* [QUESTIONS ON THE MATERIAL]
(a) Decide whether each statement agrees with the Jonna Albers passage below: (i) Albers attended the University of New Hampshire from 2012 to 2017; (ii) the Whitecaps won the Isobel Cup in 2020; (iii) Albers won the Minnesota Ms. Hockey award in 2012. For each, answer yes or no and quote the deciding words.
(b) Render this sentence from the Jonna Albers passage below in French: "She originally planned on retiring from hockey after her college ice hockey career, until the expansion to Minnesota was announced by the National Women's Hockey League (NWHL; renamed PHF in 2021)."

====== EXCERPTED PASSAGE

American ice hockey player

Jonna Albers (born February 28, 1994) is an American former ice hockey player who played in the now defunct Premier Hockey Federation (PHF) with the Minnesota Whitecaps, who she won an Isobel Cup with in 2019. Prior to that, she captained the New Hampshire Wildcats women's ice hockey team, twice earning a Hockey East All-Star Honorable Mention.

== Career ==
As a youth player, Albers was a finalist for the Minnesota Ms. Hockey award in 2012, and set the Elk River High School scoring records in points and assists.

From 2012 to 2017, she attended the University of New Hampshire, scoring 106 points in 122 NCAA games.

She originally planned on retiring from hockey after her college ice hockey career, until the expansion to Minnesota was announced by the National Women's Hockey League (NWHL; renamed PHF in 2021).

After the 2018–19 season, she was named NWHL Newcomer of the Year, and was named to both the 2019 and 2020 NWHL All-Star teams, playing as one of the top scorers for the Whitecaps. In 2019, the Whitecaps won the Isobel Cup, and made it to the finals in 2020, before the COVID-19 pandemic indefinitely postponed the game.

== Personal life ==
Outside of hockey, Albers works as an engineer.

============
====== INFORMATION

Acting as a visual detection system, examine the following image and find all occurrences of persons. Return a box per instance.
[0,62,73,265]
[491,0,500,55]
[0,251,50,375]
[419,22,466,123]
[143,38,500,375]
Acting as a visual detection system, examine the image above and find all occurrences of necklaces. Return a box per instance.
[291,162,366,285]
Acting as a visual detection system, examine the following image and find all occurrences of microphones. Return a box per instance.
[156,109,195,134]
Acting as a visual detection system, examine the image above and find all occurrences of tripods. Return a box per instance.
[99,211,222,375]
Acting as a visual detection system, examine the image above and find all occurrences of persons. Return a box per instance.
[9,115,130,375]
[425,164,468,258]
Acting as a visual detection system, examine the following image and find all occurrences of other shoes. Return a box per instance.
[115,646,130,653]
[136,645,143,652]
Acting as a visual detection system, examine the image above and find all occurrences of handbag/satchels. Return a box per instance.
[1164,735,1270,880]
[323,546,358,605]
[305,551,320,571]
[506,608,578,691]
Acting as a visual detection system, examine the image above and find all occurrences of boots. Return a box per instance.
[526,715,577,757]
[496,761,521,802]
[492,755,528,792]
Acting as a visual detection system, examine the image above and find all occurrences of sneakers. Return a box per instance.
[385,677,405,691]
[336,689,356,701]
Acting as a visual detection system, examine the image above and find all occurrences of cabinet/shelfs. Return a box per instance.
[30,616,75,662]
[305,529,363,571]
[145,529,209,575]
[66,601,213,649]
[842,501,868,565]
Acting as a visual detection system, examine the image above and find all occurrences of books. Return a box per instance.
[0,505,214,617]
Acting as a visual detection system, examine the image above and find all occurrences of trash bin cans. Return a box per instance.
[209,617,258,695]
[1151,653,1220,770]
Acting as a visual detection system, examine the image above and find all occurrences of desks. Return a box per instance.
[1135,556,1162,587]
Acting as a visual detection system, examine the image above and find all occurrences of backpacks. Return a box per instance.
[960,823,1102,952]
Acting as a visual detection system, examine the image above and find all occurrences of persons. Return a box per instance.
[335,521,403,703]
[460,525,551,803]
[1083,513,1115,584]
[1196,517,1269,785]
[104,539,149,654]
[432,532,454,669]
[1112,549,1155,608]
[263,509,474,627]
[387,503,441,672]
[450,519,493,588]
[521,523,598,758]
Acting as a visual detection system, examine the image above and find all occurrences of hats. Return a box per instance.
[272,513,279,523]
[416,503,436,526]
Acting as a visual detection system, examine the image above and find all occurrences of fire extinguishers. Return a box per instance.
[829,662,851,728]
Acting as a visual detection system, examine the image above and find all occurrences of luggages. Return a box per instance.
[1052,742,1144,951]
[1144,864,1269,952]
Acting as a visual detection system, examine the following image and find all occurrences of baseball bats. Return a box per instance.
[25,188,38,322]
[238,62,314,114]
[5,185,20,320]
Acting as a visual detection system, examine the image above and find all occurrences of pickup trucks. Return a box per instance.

============

* [RESULTS BY TASK]
(a)
(i) Yes: "From 2012 to 2017, she attended the University of New Hampshire"
(ii) No: "made it to the finals in 2020, before the COVID-19 pandemic indefinitely postponed the game"
(iii) No: "was a finalist for the Minnesota Ms. Hockey award in 2012"

(b) Elle avait initialement prévu de prendre sa retraite du hockey après sa carrière de hockey sur glace universitaire, jusqu'à ce que la National Women's Hockey League (NWHL ; rebaptisée PHF en 2021) annonce son expansion au Minnesota.